[YOUR TASKS]:
**1)** In the Prague Castle travel post, what did the tasteless slice of "cheese" at the castle cafe turn out to be?
**2)** Carry on the Prague Castle travel post, starting after its last sentence.

[TEXT SHOWN]:
+-------+
Wednesday, May 1, 2013

Prague Part 3: Prague Castle, St. Vitus Cathedral, etc.

Well, it's hard to beat a freaking bone chapel, but what can you do?

On our second and last full day in Prague, we went to a little clusterfuck of buildings, which was Prague Castle, the St. Vitus Cathedral, and related structures. Here are some shots of pretty Prague on the walk over there.

This is kind of a dumb one, because you can't see, but that little figure on the corner of the building is the Black Madonna.


Statues with propeller beanies. Yeah.


Something very suspect going on in that little cave. Dog knows.


Gold is all the rage in Prague. Every statue who's any statue has some.


These are like totally toy soldier glory hole parking meters, except I'm not sure they're parking meters... maybe just statues.



Nice door. Lots of those.


Hat heads.

Right, we made it to the castle. Here's the entrance.


This is a closeup of furry-tentacle-penis loincloth on the statues at the main gate.


 This band was rocking out outside the gates.



We were "LUCKY" enough to have arrived shortly before the daily noontime change of the guard. A crowd gathered, as with the astronomical clock. Turn your sound down wicked low before you watch the next video.



HA. Why that was necessary, I don't know. Anyway, here's a better one.


 There was a lot more ceremony once they were in there, complete with jazz hands and a round of square dancing, but I don't have any videos of that. SORRY.

Before we went in there, we walked around a sec and saw this building with a really cool wall design.



Here's the whole front of the castle from a bit further off. you can see the Gothic cathedral in there, man.


Before we went in, it was really time for lunch or something, so we waltzed into the castle cafe. Funny thing. Dana ordered a plate of bread and cheese and was sharing with us. There was this one slice of cheese she didn't care for. She was like, it doesn't taste like anything. But I think I was really hungry, so after I finished my food, I went for that and the last of the bread. I took a bite of the tasteless cheese, and was like, yeah, that really does have no taste. It almost tastes more like butter than cheese. WAIT A SECOND. You fucking idiot, IT IS BUTTER. They slyly disguised a pat of butter as a slice of cheese. Maybe it's cultural. We also had a problem at a bar ordering a basket of "garlic bread." It came to us as toast with whole roasted garlic cloves, instead of like ground garlic on toast. Strange.

Anyway, we finally went through the gates and into the compound, where St. Vitus Cathedral was towering Gothominously.




This guy. I had a joke about who this guy resembled at the time, but I've since forgotten.

Update: looking at this guy again, he reminds me of the graveyard old mustachioed dude from Adventure Time, so maybe that was my joke.
+-------+
[SOURCE EXCERPT]:
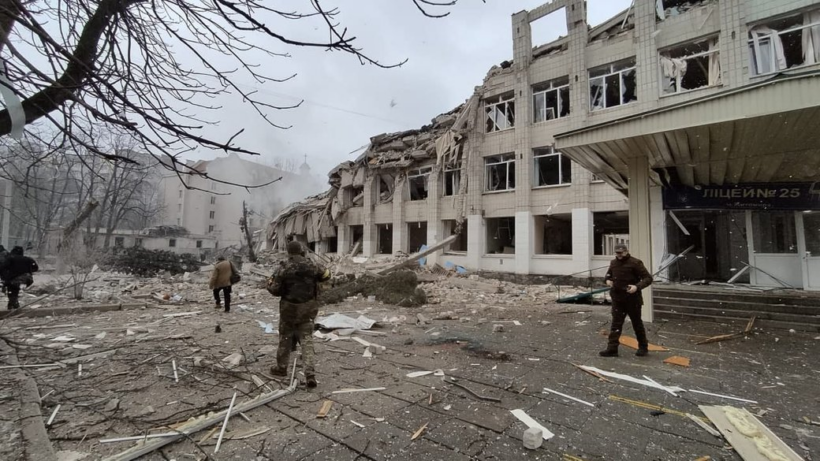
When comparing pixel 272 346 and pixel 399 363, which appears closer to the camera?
pixel 399 363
+-------+
[ANSWERS]:
**1)** It was a pat of butter.

**2)**
Side of cathedral:



Inside cathedral:



I think there was more to see if you wanted to shell out some cash, but it seemed like the most interesting parts of the cathedral were right there in the entrance.

Other side of cathedral:




Ed managed to cup some bull balls across the courtyard.


I was not so lucky.


Back of cathedral. This sucker is big.


Then we left the castle. We didn't go inside any other buildings. I was kind of confused as to the whole "castle" thing. The centerpiece of the complex was clearly the cathedral, so I think the actual castle part comprised the perimeter and outlying buildings. It wasn't like other castles I've seen, so much.

When we left, we came across this anatomically correct statue, whose penis had been touched so many times it gleamed all shiny bronze. I read on the internets that it's considered good luck to touch this poor boy's penis. HA.


This advanced posing technique is called belming. Ed took great care in England to teach me how to belm, and I've been trying to make certain he regrets it.


Ed felt that his part in the belming was not fairly represented, so here's one of him fucking up the photo instead of me.



And here's another nice looking building overlooking a nice looking park.


Right, so we went to a museum after. It was crazy. It was crazy. This is what happened. First we purchased our tickets at the front desk, then our tickets were torn at a perforation by a ticket taker who stood by the elevators. There were some exhibits on the first floor, so we looked at them first. Here's a picture of a little toilet. Ed took this picture because I think the toilet was called the Britannia???? Or something. It doesn't matter.


Here is a working model of a pneumatic post system that was going on in Prague until very recently, for a long time. Mike had known about it before and was excited to see it, then Ed got really obsessed with it. You put a ping pong ball on a little transporter pad, then held down a button, which activated the air pump that sent the ball through the tubs and to the other station. Then you could send it back the other way. I think he did it like a hundred times.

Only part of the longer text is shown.